◆ Task prompt: Arrange the listing, between the line holding "At what distance from shark" and the end of the listing, inclusive, as a two-column CSV with the headers text and answer. Give one row for each text and its answer, with each field in double quotes and any line breaks changed to spaces.

◆ Source data:

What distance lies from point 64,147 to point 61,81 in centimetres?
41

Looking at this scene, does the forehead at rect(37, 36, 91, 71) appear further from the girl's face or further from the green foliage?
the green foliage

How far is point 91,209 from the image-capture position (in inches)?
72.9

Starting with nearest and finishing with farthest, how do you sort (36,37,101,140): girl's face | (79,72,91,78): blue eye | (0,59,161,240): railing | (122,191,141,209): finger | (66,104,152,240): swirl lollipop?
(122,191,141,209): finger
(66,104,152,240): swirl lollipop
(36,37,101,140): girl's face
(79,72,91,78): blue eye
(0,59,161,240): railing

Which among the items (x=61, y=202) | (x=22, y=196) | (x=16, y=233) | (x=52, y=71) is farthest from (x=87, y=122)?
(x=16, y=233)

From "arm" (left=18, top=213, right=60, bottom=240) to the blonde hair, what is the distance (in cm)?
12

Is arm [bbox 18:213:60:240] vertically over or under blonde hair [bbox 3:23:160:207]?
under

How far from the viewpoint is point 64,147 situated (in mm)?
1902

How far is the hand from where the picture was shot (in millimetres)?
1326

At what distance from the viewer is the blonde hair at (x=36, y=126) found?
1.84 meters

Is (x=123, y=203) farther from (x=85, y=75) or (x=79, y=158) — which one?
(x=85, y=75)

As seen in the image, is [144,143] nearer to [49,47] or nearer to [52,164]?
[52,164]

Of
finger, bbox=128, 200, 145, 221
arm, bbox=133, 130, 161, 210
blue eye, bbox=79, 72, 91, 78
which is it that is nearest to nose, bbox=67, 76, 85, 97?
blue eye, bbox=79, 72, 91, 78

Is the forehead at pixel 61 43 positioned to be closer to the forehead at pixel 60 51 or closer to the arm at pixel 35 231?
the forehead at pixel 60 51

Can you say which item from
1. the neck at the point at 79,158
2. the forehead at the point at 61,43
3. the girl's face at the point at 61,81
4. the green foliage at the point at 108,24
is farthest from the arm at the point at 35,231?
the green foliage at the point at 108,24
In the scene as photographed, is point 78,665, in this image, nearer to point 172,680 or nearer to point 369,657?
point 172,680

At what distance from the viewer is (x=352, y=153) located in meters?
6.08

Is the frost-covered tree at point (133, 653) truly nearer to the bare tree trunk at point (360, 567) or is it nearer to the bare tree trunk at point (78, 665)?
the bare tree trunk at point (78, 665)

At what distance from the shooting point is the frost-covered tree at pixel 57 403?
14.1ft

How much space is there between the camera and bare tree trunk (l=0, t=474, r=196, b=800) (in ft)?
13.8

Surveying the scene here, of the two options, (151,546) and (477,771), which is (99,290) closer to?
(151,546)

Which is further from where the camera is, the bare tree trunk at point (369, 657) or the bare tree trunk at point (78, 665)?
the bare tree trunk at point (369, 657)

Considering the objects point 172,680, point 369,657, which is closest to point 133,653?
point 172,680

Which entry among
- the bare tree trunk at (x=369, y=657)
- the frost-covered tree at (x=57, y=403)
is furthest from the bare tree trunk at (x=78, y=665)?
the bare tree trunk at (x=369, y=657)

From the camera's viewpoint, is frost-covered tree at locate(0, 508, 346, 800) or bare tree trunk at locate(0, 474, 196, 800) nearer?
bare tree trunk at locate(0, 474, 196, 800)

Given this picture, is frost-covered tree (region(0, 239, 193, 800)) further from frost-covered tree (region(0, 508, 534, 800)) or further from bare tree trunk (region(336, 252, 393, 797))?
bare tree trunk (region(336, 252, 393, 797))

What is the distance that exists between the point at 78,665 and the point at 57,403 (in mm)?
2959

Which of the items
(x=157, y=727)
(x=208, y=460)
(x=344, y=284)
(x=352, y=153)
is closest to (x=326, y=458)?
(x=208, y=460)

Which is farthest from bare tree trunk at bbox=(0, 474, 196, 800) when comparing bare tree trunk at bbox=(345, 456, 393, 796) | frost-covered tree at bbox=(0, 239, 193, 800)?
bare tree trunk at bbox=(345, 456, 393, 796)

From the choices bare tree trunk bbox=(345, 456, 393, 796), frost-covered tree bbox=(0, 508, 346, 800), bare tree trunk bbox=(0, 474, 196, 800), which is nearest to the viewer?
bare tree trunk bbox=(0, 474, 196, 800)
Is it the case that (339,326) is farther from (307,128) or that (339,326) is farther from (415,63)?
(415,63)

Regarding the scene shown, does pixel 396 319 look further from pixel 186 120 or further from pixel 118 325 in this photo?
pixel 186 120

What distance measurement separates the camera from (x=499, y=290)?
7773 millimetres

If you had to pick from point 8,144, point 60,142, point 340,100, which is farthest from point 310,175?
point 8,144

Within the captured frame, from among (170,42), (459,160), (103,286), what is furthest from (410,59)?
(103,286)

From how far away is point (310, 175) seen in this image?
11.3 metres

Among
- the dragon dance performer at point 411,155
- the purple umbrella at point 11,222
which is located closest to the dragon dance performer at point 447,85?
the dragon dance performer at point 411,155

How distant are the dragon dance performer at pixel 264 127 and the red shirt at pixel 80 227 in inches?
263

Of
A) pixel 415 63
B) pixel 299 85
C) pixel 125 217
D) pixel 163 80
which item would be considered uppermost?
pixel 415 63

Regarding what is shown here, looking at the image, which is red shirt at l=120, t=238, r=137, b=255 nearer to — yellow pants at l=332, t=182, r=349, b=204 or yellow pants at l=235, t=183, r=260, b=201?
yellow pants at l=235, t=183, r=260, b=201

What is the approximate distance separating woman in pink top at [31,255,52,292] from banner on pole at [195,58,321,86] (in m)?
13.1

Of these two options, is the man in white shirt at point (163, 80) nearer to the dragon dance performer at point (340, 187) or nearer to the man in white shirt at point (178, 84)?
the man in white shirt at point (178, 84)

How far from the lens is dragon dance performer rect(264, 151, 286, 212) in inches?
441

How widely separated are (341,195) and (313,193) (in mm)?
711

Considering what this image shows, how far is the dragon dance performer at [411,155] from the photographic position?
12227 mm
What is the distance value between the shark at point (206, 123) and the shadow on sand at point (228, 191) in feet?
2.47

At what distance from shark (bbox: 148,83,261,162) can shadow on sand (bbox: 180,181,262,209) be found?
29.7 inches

◆ Final answer:
text,answer
"At what distance from shark (bbox: 148,83,261,162) can shadow on sand (bbox: 180,181,262,209) be found?","29.7 inches"